Les collectivisations ont répondu à une situation où beaucoup de propriétaires d´entreprises ou de terres avaient été emprisonnés ou avaient pris la fuite, en zone franquiste ou à l´étranger. De facto, sinon de jure, leurs biens appartenaient au peuple qui devait les mettre en valeur pour sa propre survie. Dans les campagnes il fallait assurer les moissons, prévoir les labours et les futures semailles. Dans les usines on ne pouvait pas suspendre indéfiniment la production. Dans les quartiers il fallait garantir les approvisionnements, le gros commerce étant désorganisé. Une multitude de collectivités et de comités ont su faire front. Ouvriers agricoles et petits paysans ont mis en culture des terres laissées en friche, mécanisé et rationalisé la production, couvrant les besoins alimentaires et dans le même temps ouvrant des écoles et des dispensaires médicaux. Si la CNT a souvent été le moteur, les bases du PSOE et de l´UGT se sont également mobilisées.

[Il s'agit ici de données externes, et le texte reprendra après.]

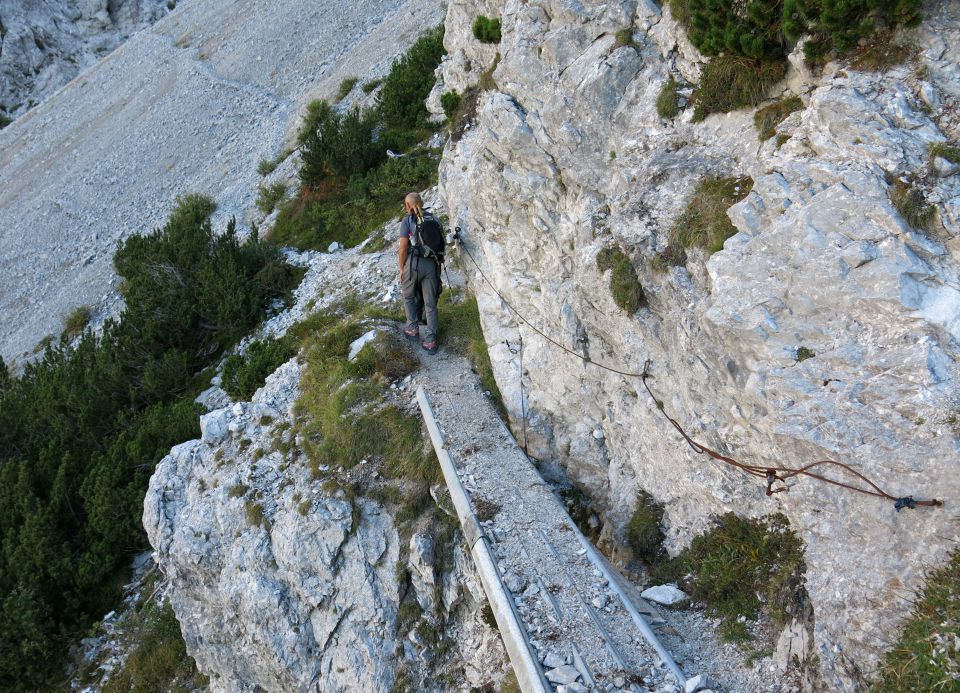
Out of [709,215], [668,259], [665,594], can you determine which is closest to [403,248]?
[668,259]

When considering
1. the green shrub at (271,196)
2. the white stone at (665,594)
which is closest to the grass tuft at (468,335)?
the white stone at (665,594)

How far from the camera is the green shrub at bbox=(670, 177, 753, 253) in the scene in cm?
638

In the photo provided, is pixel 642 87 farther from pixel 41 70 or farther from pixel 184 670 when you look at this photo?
pixel 41 70

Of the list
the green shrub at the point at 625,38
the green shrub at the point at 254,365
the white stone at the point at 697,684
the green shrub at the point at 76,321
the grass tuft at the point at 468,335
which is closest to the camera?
the white stone at the point at 697,684

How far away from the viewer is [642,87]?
8.15 meters

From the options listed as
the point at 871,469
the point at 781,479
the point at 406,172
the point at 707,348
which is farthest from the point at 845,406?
the point at 406,172

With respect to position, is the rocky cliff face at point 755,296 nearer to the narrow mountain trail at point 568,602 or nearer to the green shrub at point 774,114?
the green shrub at point 774,114

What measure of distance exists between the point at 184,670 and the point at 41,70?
53.4m

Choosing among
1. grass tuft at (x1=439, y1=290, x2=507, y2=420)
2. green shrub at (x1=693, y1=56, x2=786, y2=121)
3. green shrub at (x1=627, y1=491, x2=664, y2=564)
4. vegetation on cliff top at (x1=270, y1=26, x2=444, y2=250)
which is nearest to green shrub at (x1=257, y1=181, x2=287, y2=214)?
vegetation on cliff top at (x1=270, y1=26, x2=444, y2=250)

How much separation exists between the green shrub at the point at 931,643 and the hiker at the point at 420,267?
803cm

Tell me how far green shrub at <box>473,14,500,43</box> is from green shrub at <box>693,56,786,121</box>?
7.53m

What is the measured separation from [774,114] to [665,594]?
4.94 metres

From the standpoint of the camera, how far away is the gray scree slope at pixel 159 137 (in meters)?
25.5

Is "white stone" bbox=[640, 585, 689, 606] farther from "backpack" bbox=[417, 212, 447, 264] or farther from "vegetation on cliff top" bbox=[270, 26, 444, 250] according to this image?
"vegetation on cliff top" bbox=[270, 26, 444, 250]
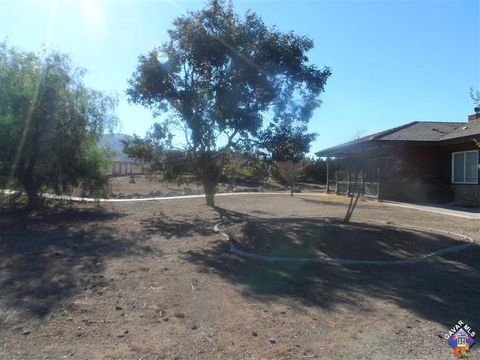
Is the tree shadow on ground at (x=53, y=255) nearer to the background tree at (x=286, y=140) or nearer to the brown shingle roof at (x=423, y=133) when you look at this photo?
the background tree at (x=286, y=140)

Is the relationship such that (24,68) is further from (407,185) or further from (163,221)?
(407,185)

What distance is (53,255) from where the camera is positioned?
8.70 m

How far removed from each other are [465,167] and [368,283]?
54.1 ft

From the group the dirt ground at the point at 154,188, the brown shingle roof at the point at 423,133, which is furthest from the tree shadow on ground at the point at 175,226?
the brown shingle roof at the point at 423,133

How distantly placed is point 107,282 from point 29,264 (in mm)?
2124

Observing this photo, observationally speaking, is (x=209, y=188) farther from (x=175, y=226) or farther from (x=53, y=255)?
(x=53, y=255)

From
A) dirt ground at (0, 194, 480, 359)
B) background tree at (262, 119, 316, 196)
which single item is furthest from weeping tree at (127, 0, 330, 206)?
dirt ground at (0, 194, 480, 359)

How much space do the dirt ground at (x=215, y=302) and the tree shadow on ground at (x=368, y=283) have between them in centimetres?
2

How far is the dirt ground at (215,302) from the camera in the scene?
4.46 meters

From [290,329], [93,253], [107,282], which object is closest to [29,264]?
[93,253]

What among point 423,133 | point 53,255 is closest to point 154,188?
point 423,133

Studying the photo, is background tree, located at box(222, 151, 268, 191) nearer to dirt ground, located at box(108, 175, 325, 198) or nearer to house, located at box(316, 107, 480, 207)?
dirt ground, located at box(108, 175, 325, 198)

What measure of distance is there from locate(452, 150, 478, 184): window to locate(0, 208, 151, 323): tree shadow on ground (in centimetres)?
1537

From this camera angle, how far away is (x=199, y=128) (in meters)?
16.0
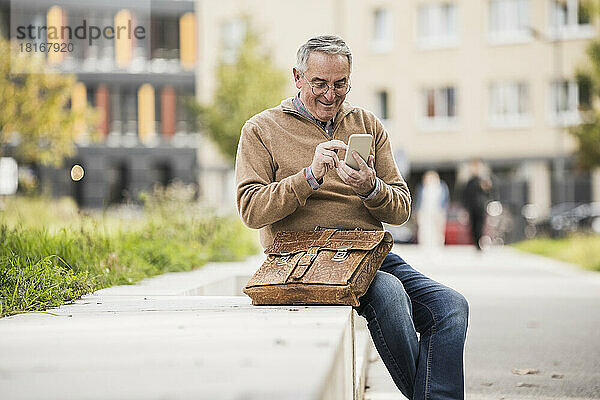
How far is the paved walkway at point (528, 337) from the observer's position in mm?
6184

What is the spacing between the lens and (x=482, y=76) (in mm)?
41406

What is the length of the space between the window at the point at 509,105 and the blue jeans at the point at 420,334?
37.3 meters

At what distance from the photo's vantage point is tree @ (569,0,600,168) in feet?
67.8

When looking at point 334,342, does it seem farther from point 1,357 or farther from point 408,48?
point 408,48

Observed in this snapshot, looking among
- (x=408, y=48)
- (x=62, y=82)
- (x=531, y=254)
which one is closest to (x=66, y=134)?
(x=62, y=82)

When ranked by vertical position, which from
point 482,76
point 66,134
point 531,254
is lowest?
point 531,254

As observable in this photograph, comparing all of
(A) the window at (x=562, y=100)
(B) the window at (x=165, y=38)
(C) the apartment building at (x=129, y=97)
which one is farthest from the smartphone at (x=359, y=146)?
(B) the window at (x=165, y=38)

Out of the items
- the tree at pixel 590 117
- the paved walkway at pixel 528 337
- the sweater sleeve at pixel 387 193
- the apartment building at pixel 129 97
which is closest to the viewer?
the sweater sleeve at pixel 387 193

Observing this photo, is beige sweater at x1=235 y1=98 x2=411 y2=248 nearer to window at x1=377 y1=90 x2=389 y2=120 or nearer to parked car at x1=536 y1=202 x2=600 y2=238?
parked car at x1=536 y1=202 x2=600 y2=238

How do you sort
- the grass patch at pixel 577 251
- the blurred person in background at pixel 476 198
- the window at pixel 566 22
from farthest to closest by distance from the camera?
the window at pixel 566 22
the blurred person in background at pixel 476 198
the grass patch at pixel 577 251

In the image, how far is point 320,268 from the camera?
4535 millimetres

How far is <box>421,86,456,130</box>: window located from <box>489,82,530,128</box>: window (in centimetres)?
151

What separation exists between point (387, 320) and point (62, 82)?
2355cm

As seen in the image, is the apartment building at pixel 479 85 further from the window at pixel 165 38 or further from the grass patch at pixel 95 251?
the grass patch at pixel 95 251
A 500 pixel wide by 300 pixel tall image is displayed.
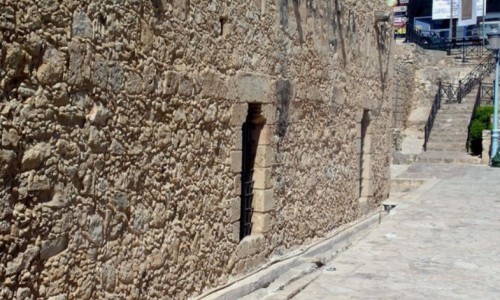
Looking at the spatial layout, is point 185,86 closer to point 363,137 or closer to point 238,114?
point 238,114

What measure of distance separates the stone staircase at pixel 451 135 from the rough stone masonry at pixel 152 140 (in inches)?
610

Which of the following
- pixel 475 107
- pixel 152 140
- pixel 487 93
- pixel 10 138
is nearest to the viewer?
pixel 10 138

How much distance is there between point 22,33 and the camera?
3586mm

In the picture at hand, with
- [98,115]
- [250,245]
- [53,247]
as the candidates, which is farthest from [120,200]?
[250,245]

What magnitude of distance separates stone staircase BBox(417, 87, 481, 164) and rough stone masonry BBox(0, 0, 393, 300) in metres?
15.5

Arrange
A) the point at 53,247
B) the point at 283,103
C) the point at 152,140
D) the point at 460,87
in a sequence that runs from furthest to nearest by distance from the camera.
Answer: the point at 460,87
the point at 283,103
the point at 152,140
the point at 53,247

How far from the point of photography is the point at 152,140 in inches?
193

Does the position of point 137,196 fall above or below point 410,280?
above

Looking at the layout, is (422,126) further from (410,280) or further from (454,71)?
(410,280)

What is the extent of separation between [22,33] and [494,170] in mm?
19462

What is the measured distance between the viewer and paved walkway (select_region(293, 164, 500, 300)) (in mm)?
6961

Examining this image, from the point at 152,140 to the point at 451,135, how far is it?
74.2 ft

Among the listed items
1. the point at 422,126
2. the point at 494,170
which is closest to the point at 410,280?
the point at 494,170

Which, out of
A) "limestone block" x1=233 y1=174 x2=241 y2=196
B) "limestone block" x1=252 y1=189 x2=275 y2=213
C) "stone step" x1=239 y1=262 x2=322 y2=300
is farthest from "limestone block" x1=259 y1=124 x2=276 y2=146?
"stone step" x1=239 y1=262 x2=322 y2=300
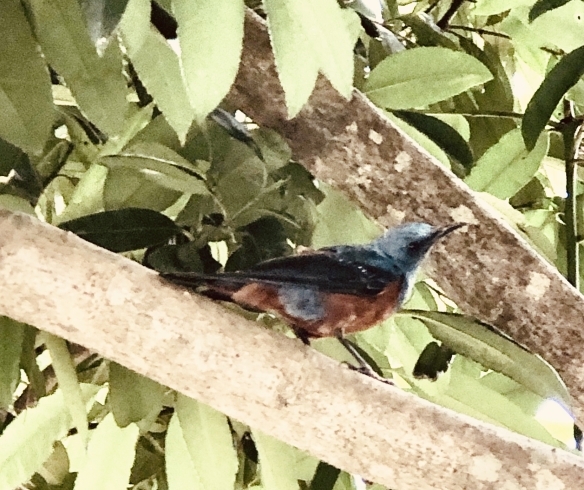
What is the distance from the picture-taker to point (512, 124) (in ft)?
3.66

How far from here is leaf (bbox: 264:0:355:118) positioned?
0.48 m

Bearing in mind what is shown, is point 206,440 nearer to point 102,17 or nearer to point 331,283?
point 331,283

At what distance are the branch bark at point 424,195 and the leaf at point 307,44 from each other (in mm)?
252

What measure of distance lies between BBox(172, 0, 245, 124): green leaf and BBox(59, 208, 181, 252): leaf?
220 mm

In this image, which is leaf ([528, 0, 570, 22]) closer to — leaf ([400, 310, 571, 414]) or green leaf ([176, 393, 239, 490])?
leaf ([400, 310, 571, 414])

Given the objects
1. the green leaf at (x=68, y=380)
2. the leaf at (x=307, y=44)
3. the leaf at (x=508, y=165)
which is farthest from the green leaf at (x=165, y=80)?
the leaf at (x=508, y=165)

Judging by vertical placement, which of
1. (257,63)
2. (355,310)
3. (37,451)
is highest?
(257,63)

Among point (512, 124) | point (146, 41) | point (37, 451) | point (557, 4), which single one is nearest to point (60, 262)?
point (146, 41)

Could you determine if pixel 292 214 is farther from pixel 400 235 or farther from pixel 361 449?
pixel 361 449

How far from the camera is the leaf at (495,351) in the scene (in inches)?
27.6

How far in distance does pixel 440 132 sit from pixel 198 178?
0.35m

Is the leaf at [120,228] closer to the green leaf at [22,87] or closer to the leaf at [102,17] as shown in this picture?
the green leaf at [22,87]

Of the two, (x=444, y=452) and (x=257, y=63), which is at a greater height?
(x=257, y=63)

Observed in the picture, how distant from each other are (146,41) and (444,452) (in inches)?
Answer: 15.0
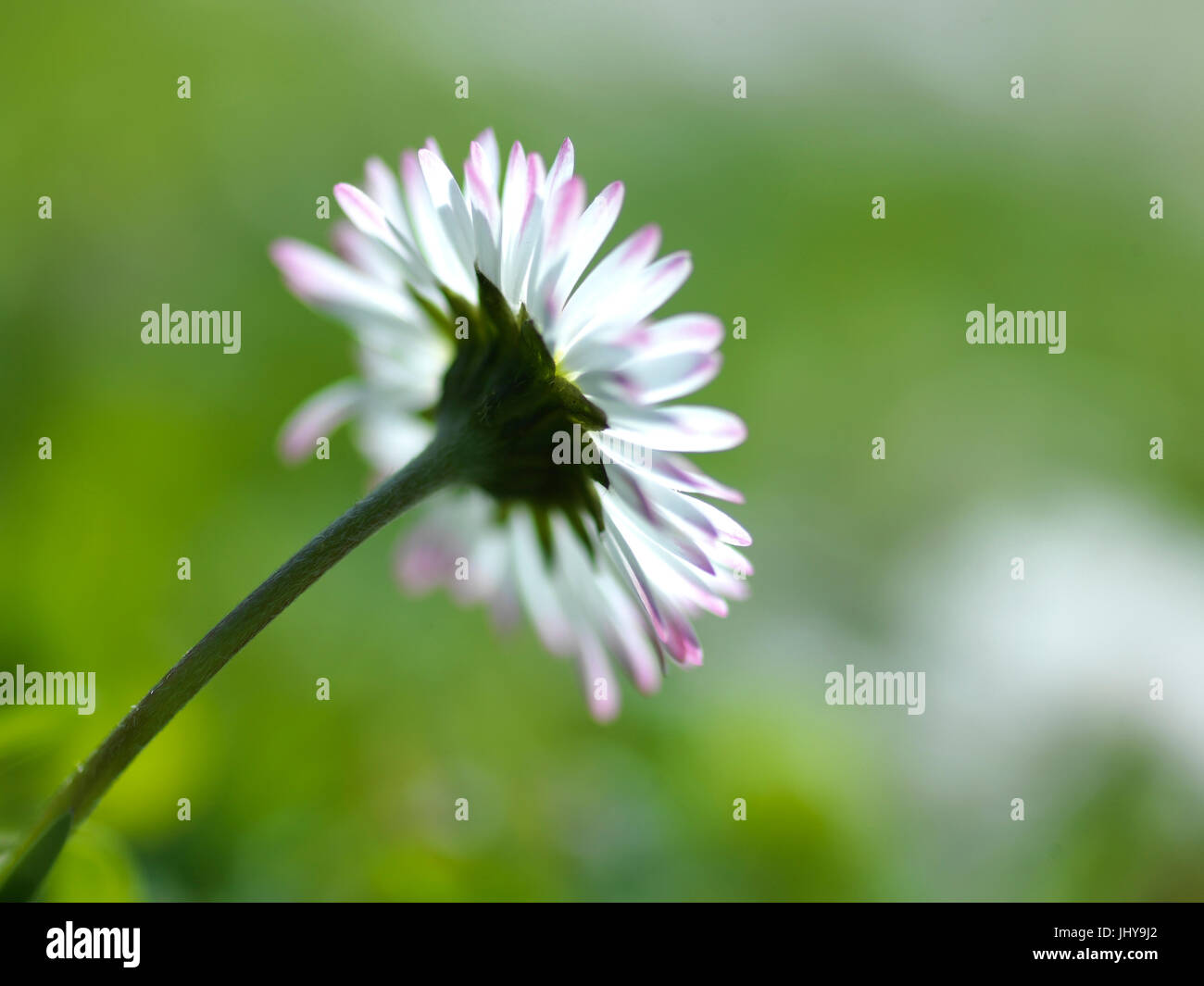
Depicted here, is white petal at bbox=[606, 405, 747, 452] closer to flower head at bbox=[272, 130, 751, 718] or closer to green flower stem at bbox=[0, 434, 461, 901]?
flower head at bbox=[272, 130, 751, 718]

La révolution n´était pas une utopie, elle était en marche.
La révolution n´était pas une utopie. Elle était en marche, mais la contre-révolution était en marche aussi
90 ans après le coup d´état fasciste et le début de la révolution espagnole, après la victoire de Franco et les années de dictature, beaucoup de choses ont été écrites. La non intervention des prétendues démocraties, qui a laissé les mains libres à Hitler et Mussolini, a été incriminée. Mais les divisions du “camp républicain” ont été soulignées par des historiens reprenant à leur compte les récits des réformistes et des staliniens accusant les révolutionnaires - anarchistes, trotskistes, POUM (7) d´avoir affaibli les efforts de guerre par leur intransigeance doctrinale. Aucun ne reprend plus aujourd´hui la thèse stalinienne sur les “agents de Franco”…
Nous avons bien sûr une autre lecture. Largo Caballero ou Companys étaient probablement des réformistes qui croyaient possible de réaliser le changement social par étapes, la première étant de gagner la guerre pour défendre la démocratie contre le fascisme, mais ce qui les éloignait de la révolution bien concrète qui avait commencé en Espagne était leur volonté de donner des gages aux gouvernements impérialistes “démocratiques” de la France, de l´Angleterre, voire des USA. Assez de calomnies, nous ne sommes pas des rouges, nous respectons la propriété, à commencer par celle des capitalistes étrangers. Pour faire la preuve de leur respectabilité il fallait désarmer la révolution. Et ce que ni le PSOE – y compris son aile droite- ni ERC ne pouvaient faire, à savoir liquider physiquement les révolutionnaires et détruire les collectivités, les staliniens s´en sont chargés en se mettant au service de la petite bourgeoisie propriétaire pour éradiquer les conquêtes de la révolution. Comme en ont témoigné d´anciens dirigeants du PCE et du PSUC (8) leurs partis étaient dirigés en fait par des cadres du Komintern (9), au service de la politique étrangère de Staline qui souhaitait à cette époque se concilier les “démocraties”.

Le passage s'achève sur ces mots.